• **Reading passage**:
‘The market recovery is fragile.’
After near 50 per cent rally in the frontline indices from March 2020 lows, Raamdeo Agrawal, below, co-founder and joint managing director, Motilal Oswal Financial Services, in an interview with Puneet Wadhwa, cautions the day the market realises that earnings won’t come back in a hurry, they will go sideways, or may correct.
Has the recovery since the March 2020 lows taken you by surprise?
Yes, the market recovery has come as a surprise.
The main problem for the markets is not COVID-19, but the fear of this pandemic.
Over the past few months, the fear has been subsiding, but the pace at which the market has recovered is a complete surprise.
Globally, we have never seen this level of liquidity and interest rates are near zero.
There can be some challenges to a company’s business model right now, but the market expects everything will be back to near normal soon.
Have the markets run ahead of fundamentals?
Market fundamentals don’t look very promising in the short run.
We have recovered very fast from the collapse which makes me worried.
The confidence to invest is slightly shaken.
Though I will still invest, the investment now needs to be spread out over the next few months.

• **Exercise instructions**:
[1] In the market interview, list each sentence of Agrawal's reply to the question "Have the markets run ahead of fundamentals?"
[2] What does Agrawal say in the market interview makes him worried?
[3] Please reproduce the market interview from "Market fundamentals don’t" to "is slightly shaken.".

Stored entries
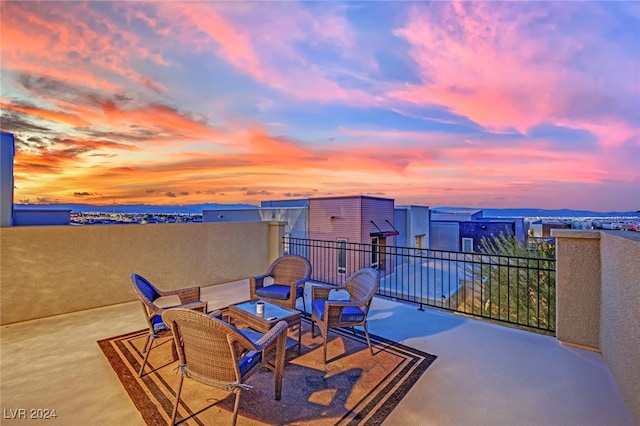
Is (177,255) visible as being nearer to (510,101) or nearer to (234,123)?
(234,123)

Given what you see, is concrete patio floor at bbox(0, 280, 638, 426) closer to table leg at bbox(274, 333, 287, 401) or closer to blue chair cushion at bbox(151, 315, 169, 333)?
blue chair cushion at bbox(151, 315, 169, 333)

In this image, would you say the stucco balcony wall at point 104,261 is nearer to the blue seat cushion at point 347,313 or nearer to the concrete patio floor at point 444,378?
the concrete patio floor at point 444,378

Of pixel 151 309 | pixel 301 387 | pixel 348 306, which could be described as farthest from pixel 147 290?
pixel 348 306

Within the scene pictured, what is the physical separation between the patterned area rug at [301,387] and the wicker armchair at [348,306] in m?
0.24

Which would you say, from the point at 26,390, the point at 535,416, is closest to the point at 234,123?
the point at 26,390

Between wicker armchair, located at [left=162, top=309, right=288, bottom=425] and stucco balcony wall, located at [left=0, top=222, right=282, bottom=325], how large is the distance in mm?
3818

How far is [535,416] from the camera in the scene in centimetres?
211

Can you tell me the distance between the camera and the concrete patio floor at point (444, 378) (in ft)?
6.95

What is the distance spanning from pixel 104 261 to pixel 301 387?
14.1 feet

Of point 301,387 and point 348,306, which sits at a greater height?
point 348,306

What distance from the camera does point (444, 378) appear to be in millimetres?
2607

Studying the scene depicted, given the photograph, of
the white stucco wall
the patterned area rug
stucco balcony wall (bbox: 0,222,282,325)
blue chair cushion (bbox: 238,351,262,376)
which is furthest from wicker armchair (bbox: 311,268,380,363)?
stucco balcony wall (bbox: 0,222,282,325)

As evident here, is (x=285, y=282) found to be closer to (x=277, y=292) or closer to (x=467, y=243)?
(x=277, y=292)

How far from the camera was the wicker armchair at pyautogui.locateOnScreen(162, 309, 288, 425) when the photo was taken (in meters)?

• **Exercise results**:
[1]
- Market fundamentals don't look very promising in the short run.
- We have recovered very fast from the collapse which makes me worried.
- The confidence to invest is slightly shaken.
- Though I will still invest, the investment now needs to be spread out over the next few months.

[2] He is worried because the market has recovered very fast from the collapse.

[3]
Market fundamentals don’t look very promising in the short run.
We have recovered very fast from the collapse which makes me worried.
The confidence to invest is slightly shaken.